Tak jak jest to wymagane przez rodzime ustawodawstwo (które ma wyższe standardy transparentności dochodów parlamentarzystów niż unijne). Prawo dot. PE powinno być zmienione na wzór PL w kwestii raportowania źródeł dochodów. RS nie jest byłym politykiem, tylko czynnym. To jest różnica.
- komentuje poseł Lewicy Anna-Maria Żukowska
Sprawa Sikorskiego
NRC przypomina, że kontakty między europejskimi politykami a zagranicznymi państwami są pod lupą po tym, gdy wyszedł na jaw skandal łapówkarski w Parlamencie Europejskim.
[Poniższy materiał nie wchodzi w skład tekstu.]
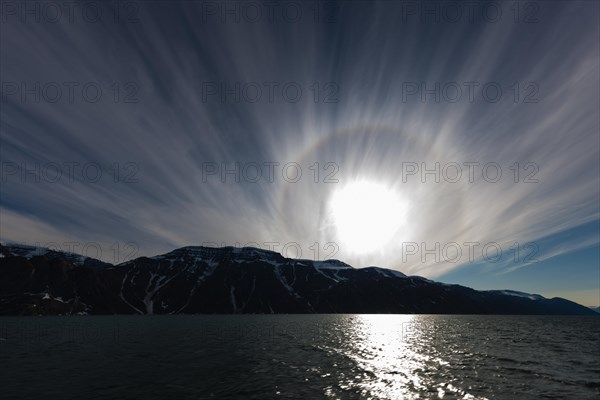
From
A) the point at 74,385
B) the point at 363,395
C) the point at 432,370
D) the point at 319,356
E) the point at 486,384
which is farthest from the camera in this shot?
the point at 319,356

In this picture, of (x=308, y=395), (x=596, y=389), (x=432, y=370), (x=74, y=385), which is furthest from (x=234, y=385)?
(x=596, y=389)

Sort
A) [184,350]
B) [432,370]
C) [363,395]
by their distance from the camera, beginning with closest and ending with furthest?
[363,395] → [432,370] → [184,350]

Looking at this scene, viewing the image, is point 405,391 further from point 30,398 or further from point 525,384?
point 30,398

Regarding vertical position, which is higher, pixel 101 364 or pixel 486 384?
pixel 486 384

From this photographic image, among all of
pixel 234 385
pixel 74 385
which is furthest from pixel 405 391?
pixel 74 385

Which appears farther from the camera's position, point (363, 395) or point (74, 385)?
point (74, 385)

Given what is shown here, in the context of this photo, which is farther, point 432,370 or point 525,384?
point 432,370

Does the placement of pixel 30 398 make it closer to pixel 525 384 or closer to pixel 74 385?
pixel 74 385

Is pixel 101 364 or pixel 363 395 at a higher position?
pixel 363 395

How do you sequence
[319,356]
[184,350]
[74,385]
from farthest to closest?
[184,350] → [319,356] → [74,385]
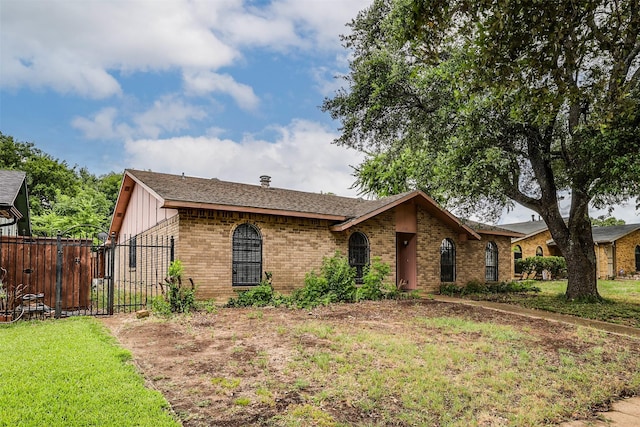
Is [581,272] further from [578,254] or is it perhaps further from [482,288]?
[482,288]

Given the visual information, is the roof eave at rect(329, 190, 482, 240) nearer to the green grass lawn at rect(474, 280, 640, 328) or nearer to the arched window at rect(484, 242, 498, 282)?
the arched window at rect(484, 242, 498, 282)

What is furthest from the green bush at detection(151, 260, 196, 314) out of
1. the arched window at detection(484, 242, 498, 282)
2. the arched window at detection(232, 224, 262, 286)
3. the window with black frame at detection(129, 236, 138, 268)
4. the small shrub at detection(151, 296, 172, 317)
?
the arched window at detection(484, 242, 498, 282)

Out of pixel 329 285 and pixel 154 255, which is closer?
pixel 329 285

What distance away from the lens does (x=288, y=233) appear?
43.6 feet

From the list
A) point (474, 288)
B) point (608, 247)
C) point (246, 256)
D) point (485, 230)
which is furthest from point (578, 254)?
point (608, 247)

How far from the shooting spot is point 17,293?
9602 millimetres

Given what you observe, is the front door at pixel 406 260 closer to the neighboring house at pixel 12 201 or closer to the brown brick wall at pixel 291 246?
the brown brick wall at pixel 291 246

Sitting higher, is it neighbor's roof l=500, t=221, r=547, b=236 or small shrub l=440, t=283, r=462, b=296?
neighbor's roof l=500, t=221, r=547, b=236

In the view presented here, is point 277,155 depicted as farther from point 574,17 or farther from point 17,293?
point 574,17

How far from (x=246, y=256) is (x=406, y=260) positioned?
7.42 metres

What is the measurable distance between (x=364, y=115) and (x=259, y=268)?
7158mm

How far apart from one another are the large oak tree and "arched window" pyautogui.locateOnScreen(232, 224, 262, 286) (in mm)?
5988

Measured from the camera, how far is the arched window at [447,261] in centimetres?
1762

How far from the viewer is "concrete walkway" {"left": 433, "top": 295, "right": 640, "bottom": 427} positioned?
412 cm
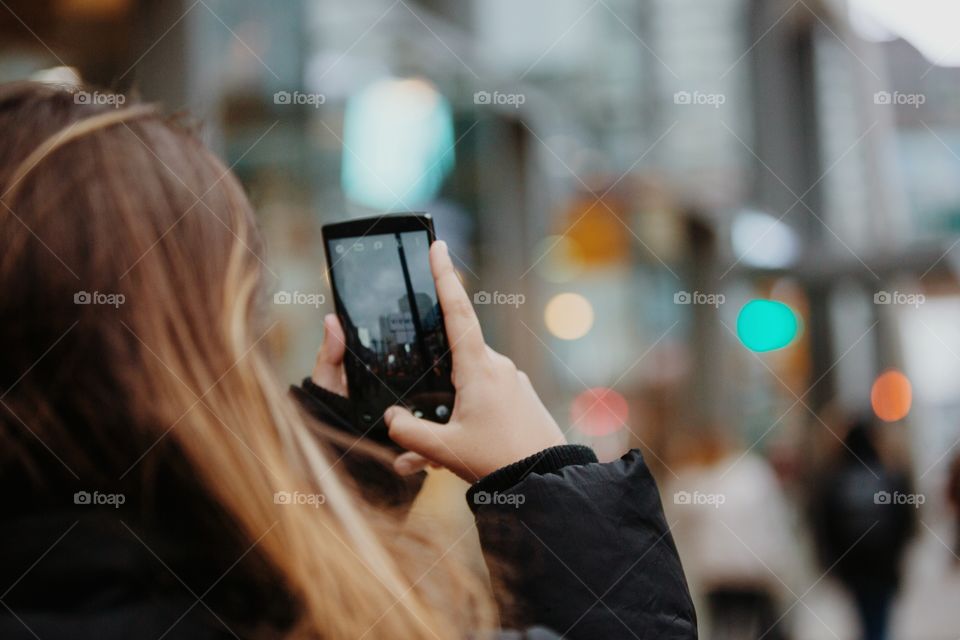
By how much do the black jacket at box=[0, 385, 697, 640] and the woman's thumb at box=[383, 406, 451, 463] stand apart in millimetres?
97

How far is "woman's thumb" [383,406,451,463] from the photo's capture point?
1.27 m

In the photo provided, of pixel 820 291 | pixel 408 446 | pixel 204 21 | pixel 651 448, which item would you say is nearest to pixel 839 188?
pixel 820 291

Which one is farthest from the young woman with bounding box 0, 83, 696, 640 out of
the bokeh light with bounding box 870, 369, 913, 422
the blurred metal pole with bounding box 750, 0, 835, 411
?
the blurred metal pole with bounding box 750, 0, 835, 411

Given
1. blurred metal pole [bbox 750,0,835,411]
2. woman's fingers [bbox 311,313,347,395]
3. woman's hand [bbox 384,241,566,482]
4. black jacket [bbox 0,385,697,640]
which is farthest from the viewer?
blurred metal pole [bbox 750,0,835,411]

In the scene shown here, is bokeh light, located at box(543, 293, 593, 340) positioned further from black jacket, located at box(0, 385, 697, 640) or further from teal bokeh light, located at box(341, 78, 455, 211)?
black jacket, located at box(0, 385, 697, 640)

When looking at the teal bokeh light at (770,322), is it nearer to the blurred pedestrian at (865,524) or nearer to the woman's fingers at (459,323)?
the blurred pedestrian at (865,524)

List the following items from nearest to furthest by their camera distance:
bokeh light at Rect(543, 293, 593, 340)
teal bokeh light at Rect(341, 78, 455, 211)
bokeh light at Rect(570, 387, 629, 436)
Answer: teal bokeh light at Rect(341, 78, 455, 211)
bokeh light at Rect(543, 293, 593, 340)
bokeh light at Rect(570, 387, 629, 436)

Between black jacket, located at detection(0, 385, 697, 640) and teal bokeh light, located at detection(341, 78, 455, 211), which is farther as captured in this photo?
teal bokeh light, located at detection(341, 78, 455, 211)

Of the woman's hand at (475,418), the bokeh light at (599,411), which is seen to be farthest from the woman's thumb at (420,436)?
the bokeh light at (599,411)

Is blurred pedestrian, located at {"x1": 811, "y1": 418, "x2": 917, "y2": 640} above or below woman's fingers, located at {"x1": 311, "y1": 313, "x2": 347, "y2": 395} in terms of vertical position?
below

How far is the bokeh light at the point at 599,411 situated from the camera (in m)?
8.50

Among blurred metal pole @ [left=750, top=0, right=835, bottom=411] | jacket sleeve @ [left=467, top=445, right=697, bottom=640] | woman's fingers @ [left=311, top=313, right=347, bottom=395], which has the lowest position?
jacket sleeve @ [left=467, top=445, right=697, bottom=640]

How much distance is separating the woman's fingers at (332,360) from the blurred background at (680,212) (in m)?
0.09

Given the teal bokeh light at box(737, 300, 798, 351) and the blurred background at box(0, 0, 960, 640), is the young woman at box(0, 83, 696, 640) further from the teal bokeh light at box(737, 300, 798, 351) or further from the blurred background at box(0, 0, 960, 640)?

„NRC” informuje, że Sikorski otrzymuje od ZEA 100 tys. dolarów rocznie za doradztwo przy konferencji Sir Bani Yas. „Konferencja została utworzona przez Emiraty nieco ponad 10 lat temu jako sposób na prowadzenie międzynarodowej dyplomacji za pomocą «miękkiej siły»” – czytamy w dzienniku.
CZYTAJ WIĘCEJ: Szokujące doniesienia holenderskich mediów ws. Radosława Sikorskiego. „100 tys. dolarów rocznie ze Zjednoczonych Emiratów Arabskich”
Jest reakcja Sikorskiego
Europoseł PO Radosław Sikorski odpowiada na zarzuty – opublikował na Twitterze pismo do redaktora naczelnego „NRC”.
Przy okazji przypominam, że moje dodatkowe dochody są skrupulatnie zadeklarowane w moim oświadczeniu majątkowym na stronach Sejmu RP
– napisał.
W opublikowanym przez Sikorskiego piśmie czytamy, że „cała jego działalność pozaparlamentarna jest wymieniona w oświadczeniu majątkowym przedłożonemu PE”.
Europoseł wskazuje, że „cały jego dochód jest opodatkowany w Polsce pod nazwą handlową Sikorski Global”.
Polityk wyjaśnia, że o dołączenie do Rady Doradczej Forum Sir Bani Yas w 2017 roku został poproszony w roli naukowca.